Rewrite the material below, from the line that contains "Among all of" through the end, as a JSON list of strings with one string per line and blank lines left out.
----
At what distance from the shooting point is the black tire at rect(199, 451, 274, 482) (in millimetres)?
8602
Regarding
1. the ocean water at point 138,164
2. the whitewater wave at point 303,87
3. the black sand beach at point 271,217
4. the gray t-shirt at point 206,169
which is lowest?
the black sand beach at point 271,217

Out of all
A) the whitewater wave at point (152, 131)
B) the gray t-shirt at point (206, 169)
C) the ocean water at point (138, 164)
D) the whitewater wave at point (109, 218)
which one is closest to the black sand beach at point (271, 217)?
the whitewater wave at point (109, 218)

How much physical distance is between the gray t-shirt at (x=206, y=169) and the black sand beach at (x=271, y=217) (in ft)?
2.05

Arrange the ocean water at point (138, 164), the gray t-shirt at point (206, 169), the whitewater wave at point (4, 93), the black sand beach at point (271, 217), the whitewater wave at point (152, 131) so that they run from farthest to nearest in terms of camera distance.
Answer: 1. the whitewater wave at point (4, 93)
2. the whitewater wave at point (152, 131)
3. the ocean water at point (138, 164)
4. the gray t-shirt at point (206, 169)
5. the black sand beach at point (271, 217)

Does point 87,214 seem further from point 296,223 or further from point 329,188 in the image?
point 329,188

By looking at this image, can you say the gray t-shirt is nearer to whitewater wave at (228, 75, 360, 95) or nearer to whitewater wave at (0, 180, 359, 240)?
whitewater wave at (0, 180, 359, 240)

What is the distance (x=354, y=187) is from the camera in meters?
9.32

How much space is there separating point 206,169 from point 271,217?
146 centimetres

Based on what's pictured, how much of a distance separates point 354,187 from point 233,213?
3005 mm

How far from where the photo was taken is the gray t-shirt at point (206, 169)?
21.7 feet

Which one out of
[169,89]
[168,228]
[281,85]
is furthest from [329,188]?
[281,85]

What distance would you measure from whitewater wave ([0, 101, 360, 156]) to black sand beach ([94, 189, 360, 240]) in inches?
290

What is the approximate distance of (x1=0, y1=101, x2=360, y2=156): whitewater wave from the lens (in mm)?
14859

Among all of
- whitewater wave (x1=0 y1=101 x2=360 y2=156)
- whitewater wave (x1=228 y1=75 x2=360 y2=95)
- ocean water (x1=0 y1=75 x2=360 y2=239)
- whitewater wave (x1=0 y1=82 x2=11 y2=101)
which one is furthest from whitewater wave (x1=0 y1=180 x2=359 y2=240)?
----
● **Output for this exercise**:
[
  "Among all of",
  "- whitewater wave (x1=0 y1=101 x2=360 y2=156)",
  "- whitewater wave (x1=228 y1=75 x2=360 y2=95)",
  "- ocean water (x1=0 y1=75 x2=360 y2=239)",
  "- whitewater wave (x1=0 y1=82 x2=11 y2=101)",
  "which one is furthest from whitewater wave (x1=0 y1=180 x2=359 y2=240)?"
]